Step 1. Get a pair of latex gloves from Dollar Tree or similar source. I got these from a gas station, they were a bit more expensive but a little bit better quality than the dollar tree version. Paint them green. In this case, it was free paint that I got from Ace last April when they were giving away one free pint every weekened. 









Step 2. Pour white glue in random locations along the back of the hand, then cover the glue with shredded moss. I used a combination of Dollar Tree reindeer moss, floral moss and italian moss. I ultimately prefered the reindeer moss, but the floral moss works well too.
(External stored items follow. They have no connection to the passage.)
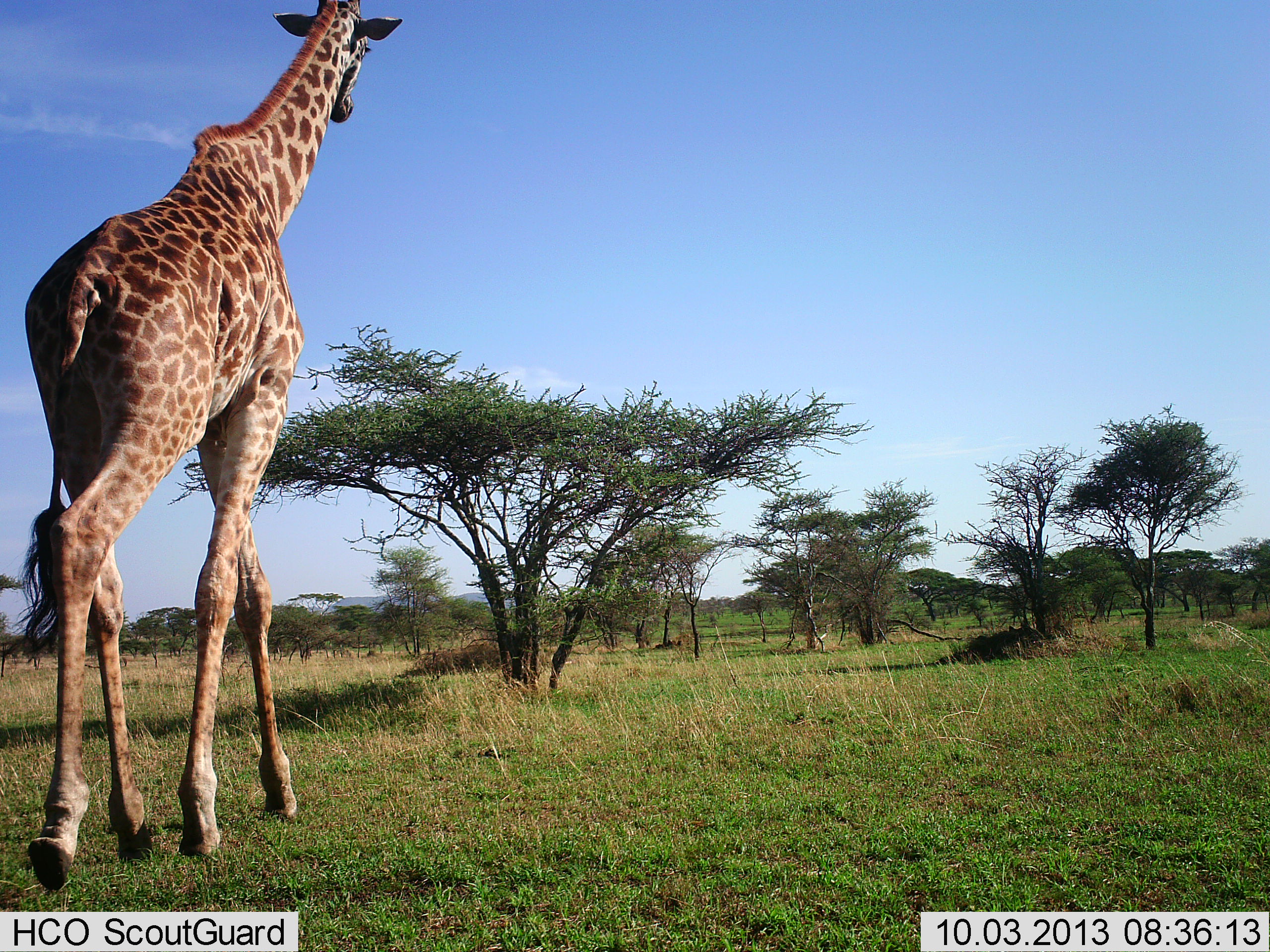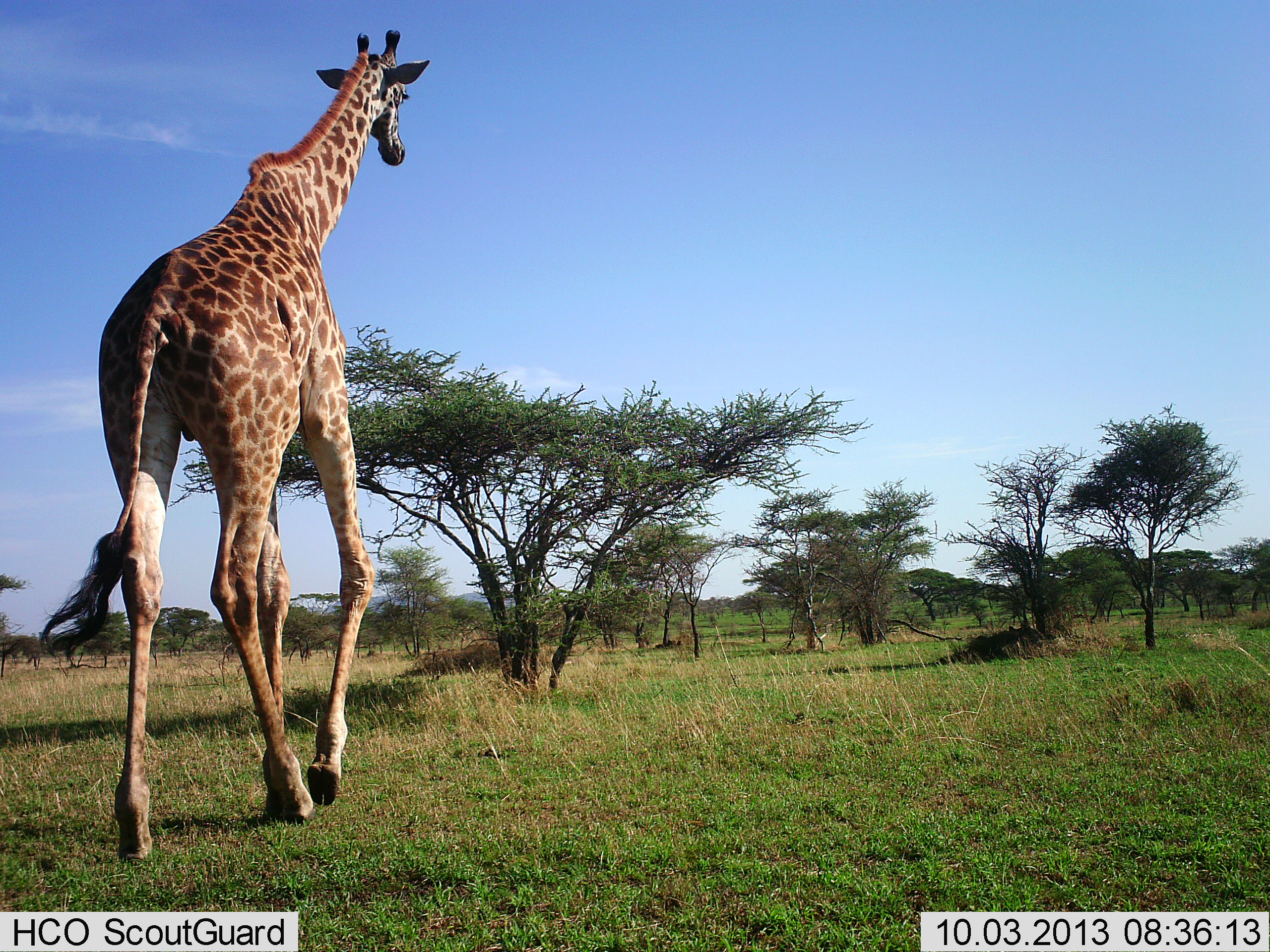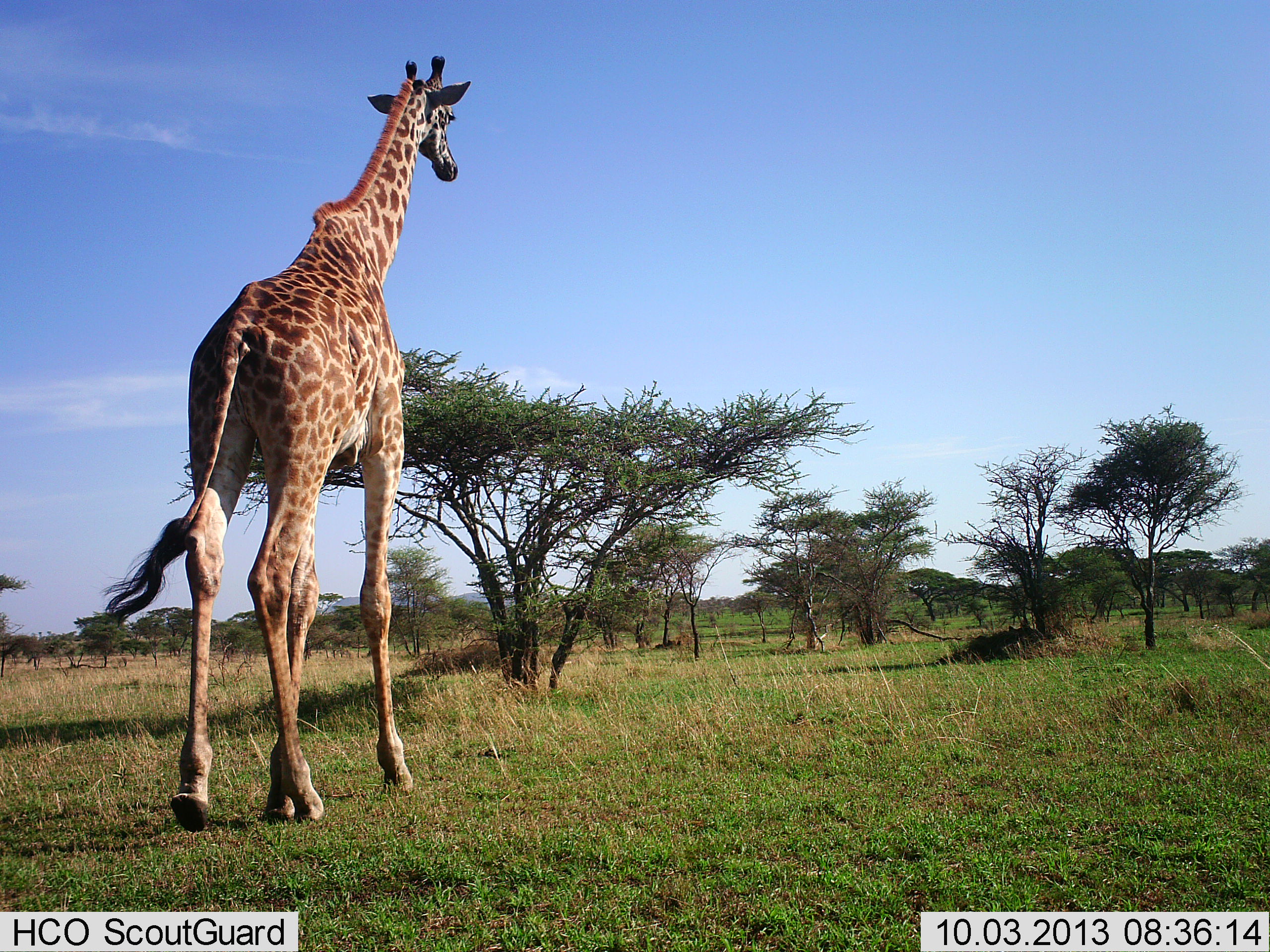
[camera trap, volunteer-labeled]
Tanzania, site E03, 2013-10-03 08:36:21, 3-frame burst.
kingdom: Animalia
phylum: Chordata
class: Mammalia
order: Artiodactyla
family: Giraffidae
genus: Giraffa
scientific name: Giraffa camelopardalis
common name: giraffe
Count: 1.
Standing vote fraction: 6%.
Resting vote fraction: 0%.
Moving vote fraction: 94%.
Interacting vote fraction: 0%.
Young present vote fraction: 0%.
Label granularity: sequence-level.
Step 3. Once the glue is dry, shake off the excess moss










Step 4. Repeat steps 2-3 on both gloves until you're happy with the final coverage. also add moss to the back of the thumb and front forearm.










Step 5. Strip a Dollar Tree vine of its leaves. They slide right off the stem. Cut the vine up into pieces slightly longer than the gloves and hot glue them in random patterns, perhaps adding a few forks. Paint over the hot glue with a paint that matches the vines. Then hot glue a few of leaves you stripped to some of the vines. For the finished result.


----------



## dudeamis (Oct 16, 2011)

Here they are in action, sorry only one glove, gf is at work.


----------



## nimblemonkey (Aug 21, 2011)

good idea! I've been mulling over a swamp thing costume for 2013....


----------



## dudeamis (Oct 16, 2011)

nimblemonkey said:


> good idea! I've been mulling over a swamp thing costume for 2013....


it was a pic of Swamp Thing from the movie that inspired this version.


----------